• _Testo fornito_
+--

• «Amu a parrari siciliano»: una conferenza a difesa della nostra lingua

    «Amu a parrari siciliano»: una conferenza a difesa della nostra lingua

    In occasione della Giornata Internazionale della Lingua Madre, mercoledì 21 febbraio si è tenuto a Palazzo Reale il primo convegno delle 18 associazioni riunite sotto la sigla AUCLIS – Associazioni Unite per la Cultura e la Lingua Siciliana. Nata in seguito al Convegno Unveiling Sicily and Islands Challenges: Language and Culture, tenutosi il 7 dicembre a Bruxelles e promosso dal Parlamentare Ignazio Corrao, AUCLIS riunisce associazioni che si impegnano nella salvaguardia e nella valorizzazione della lingua siciliana. Il Convegno, dal titolo Come valorizzare la lingua siciliana? 10 proposte operative, si è posto l’obiettivo di lanciare un percorso condiviso per impedire la scomparsa del siciliano che, come anche ritenuto dall’UNESCO, si trova tra le lingue vulnerabili a rischio estinzione. Presenti all’incontro anche alcuni deputati dell’Assemblea Regionale, nonché alcuni artisti che hanno intrattenuto i partecipanti con contenuti ricchi di tradizione e storia siciliana.

+--

• _Dati dell'esercizio_

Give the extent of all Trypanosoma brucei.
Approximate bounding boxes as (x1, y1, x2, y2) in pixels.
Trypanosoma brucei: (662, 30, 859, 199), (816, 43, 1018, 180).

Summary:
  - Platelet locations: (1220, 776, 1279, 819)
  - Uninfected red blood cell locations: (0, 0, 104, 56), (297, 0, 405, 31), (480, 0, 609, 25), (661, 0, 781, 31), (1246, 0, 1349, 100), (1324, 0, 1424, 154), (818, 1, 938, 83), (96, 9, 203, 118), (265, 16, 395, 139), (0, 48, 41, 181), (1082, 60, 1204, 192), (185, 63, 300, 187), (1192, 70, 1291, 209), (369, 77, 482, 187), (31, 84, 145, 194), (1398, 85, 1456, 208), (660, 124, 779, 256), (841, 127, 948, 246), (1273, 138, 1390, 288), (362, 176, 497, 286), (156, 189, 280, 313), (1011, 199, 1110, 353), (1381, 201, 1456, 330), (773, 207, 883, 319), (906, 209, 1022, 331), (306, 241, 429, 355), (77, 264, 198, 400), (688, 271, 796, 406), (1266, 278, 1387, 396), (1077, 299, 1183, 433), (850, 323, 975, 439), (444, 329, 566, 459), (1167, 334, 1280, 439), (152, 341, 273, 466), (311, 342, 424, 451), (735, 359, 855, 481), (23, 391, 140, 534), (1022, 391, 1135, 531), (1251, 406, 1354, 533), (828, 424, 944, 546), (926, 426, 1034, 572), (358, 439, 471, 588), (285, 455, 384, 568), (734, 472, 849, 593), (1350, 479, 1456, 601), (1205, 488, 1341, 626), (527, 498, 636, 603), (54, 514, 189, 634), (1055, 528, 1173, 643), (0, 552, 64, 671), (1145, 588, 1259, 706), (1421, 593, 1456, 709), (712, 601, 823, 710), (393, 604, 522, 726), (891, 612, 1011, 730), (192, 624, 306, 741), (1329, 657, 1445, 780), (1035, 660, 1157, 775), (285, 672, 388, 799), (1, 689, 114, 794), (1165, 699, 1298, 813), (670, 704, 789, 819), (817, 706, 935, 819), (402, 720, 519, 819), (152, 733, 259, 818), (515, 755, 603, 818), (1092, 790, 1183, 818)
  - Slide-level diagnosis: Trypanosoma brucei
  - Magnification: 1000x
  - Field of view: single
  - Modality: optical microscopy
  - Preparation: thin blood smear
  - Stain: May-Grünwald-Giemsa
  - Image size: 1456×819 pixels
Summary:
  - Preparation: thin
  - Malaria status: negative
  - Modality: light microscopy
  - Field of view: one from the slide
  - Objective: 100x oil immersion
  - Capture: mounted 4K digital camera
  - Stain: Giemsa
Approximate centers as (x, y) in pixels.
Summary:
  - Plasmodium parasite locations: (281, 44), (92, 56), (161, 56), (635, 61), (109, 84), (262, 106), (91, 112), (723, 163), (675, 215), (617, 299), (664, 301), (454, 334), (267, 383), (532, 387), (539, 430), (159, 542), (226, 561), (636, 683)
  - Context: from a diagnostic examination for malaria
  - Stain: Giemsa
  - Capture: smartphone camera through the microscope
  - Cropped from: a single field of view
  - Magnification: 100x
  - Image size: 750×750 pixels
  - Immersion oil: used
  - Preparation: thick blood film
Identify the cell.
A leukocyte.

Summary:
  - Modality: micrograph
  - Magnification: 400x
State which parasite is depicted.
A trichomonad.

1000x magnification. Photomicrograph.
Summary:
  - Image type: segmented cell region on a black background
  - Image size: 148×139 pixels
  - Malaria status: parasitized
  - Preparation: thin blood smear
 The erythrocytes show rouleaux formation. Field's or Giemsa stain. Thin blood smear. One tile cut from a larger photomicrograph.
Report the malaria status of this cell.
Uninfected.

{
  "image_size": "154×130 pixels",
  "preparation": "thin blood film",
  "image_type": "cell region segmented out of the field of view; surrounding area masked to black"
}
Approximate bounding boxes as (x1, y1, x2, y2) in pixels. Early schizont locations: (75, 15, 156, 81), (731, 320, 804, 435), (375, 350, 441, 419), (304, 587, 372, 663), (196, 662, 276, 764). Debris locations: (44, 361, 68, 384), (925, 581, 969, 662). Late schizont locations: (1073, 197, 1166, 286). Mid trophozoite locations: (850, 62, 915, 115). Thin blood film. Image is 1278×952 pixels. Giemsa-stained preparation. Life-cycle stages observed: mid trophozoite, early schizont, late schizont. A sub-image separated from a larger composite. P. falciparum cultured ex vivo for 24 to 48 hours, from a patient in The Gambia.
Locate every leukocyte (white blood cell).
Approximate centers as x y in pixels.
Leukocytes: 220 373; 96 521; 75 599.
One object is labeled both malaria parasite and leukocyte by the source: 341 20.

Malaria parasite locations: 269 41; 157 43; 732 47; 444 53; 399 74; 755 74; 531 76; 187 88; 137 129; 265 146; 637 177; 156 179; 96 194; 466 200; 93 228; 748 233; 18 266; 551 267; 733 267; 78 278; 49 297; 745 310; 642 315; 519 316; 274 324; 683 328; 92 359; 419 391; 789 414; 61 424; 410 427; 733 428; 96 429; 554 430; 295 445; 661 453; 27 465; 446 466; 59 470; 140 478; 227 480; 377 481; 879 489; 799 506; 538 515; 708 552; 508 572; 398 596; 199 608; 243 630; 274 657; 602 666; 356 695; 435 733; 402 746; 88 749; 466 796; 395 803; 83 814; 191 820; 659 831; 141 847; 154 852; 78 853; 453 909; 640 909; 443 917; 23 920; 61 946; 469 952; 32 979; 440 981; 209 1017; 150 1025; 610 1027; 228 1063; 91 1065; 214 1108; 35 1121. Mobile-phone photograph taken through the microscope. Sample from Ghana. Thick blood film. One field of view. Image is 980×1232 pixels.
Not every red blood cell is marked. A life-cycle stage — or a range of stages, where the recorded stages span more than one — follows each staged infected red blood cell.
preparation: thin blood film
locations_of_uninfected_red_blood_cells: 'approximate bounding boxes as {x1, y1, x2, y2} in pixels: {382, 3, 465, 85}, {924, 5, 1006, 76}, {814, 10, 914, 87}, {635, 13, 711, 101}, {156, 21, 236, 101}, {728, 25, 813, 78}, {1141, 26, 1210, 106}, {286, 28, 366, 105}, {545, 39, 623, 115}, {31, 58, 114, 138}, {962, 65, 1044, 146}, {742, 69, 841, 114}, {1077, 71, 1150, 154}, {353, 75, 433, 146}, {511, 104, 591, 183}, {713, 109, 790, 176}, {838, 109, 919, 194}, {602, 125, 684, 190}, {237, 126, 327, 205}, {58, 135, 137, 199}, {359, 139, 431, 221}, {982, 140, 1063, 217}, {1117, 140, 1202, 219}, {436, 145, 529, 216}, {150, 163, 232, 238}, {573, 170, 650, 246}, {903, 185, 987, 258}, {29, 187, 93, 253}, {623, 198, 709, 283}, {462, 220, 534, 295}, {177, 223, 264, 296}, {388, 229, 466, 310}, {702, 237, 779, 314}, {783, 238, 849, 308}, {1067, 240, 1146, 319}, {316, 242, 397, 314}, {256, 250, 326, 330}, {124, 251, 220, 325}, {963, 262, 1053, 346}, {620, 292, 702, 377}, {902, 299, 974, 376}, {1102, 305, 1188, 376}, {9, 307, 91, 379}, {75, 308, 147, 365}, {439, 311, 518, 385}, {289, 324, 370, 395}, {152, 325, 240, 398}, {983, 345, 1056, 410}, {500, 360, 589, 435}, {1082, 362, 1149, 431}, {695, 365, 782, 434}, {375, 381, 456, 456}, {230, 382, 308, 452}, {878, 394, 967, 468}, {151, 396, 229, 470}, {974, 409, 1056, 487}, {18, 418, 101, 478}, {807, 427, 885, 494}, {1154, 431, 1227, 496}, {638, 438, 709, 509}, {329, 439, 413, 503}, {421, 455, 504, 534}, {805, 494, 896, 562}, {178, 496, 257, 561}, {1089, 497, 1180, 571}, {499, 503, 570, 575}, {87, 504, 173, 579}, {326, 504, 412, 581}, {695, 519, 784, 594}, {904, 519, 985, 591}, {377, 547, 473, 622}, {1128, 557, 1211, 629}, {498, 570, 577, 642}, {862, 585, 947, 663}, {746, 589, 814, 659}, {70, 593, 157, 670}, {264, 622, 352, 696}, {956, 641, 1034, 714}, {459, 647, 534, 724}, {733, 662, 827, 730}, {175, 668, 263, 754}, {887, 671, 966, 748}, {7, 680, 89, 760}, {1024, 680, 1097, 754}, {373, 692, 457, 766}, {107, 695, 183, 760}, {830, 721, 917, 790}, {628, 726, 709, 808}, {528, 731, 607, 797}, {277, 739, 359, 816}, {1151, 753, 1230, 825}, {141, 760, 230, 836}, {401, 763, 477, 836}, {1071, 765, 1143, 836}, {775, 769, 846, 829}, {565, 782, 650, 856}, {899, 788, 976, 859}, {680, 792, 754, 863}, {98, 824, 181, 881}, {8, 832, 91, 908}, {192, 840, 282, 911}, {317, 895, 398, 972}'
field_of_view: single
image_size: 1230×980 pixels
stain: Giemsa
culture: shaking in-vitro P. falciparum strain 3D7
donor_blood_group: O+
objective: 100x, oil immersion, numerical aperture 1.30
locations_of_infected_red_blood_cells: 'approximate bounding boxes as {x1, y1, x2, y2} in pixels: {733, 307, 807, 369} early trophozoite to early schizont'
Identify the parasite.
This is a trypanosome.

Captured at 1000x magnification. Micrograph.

+--

• _Istruzioni_
1. Ricopia dall'elenco, senza cambiare nulla, le righe che vanno da quella contenente "Malaria parasite locations: 269" fino a quella contenente "preparation: thin blood film", comprese entrambe.
2. Prosegui l'articolo sulla lingua siciliana a partire dall'ultima frase riportata.
L'articolo sulla lingua siciliana e l'elenco provengono da fonti diverse.

• _Risposte per compito_
1.
Malaria parasite locations: 269 41; 157 43; 732 47; 444 53; 399 74; 755 74; 531 76; 187 88; 137 129; 265 146; 637 177; 156 179; 96 194; 466 200; 93 228; 748 233; 18 266; 551 267; 733 267; 78 278; 49 297; 745 310; 642 315; 519 316; 274 324; 683 328; 92 359; 419 391; 789 414; 61 424; 410 427; 733 428; 96 429; 554 430; 295 445; 661 453; 27 465; 446 466; 59 470; 140 478; 227 480; 377 481; 879 489; 799 506; 538 515; 708 552; 508 572; 398 596; 199 608; 243 630; 274 657; 602 666; 356 695; 435 733; 402 746; 88 749; 466 796; 395 803; 83 814; 191 820; 659 831; 141 847; 154 852; 78 853; 453 909; 640 909; 443 917; 23 920; 61 946; 469 952; 32 979; 440 981; 209 1017; 150 1025; 610 1027; 228 1063; 91 1065; 214 1108; 35 1121. Mobile-phone photograph taken through the microscope. Sample from Ghana. Thick blood film. One field of view. Image is 980×1232 pixels.
Not every red blood cell is marked. A life-cycle stage — or a range of stages, where the recorded stages span more than one — follows each staged infected red blood cell.
preparation: thin blood film

2.
    Il filo rosso degli interventi introduttivi è stata la condivisa volontà di puntare al riconoscimento dello status di lingua per il siciliano. A fornire un autorevole parere in merito sono stati sei affermati linguisti. «Non conosco nessun linguista professionista che pensi che la lingua siciliana sia un dialetto» ha affermato il Professore Campisi, titolare della Cattedra di Lingua Siciliana A Tunisi, prima al mondo a essere istituita.

    «Il siciliano ha una propria grammatica, così come una propria letteratura. È nato ben prima che nascesse l’italiano. E allora perché comunemente si continua a pensare al siciliano come a un dialetto figlio dell’italiano, e non come una lingua neolatina al pari del portoghese, del rumeno o dello spagnolo?» si sono chiesti i relatori.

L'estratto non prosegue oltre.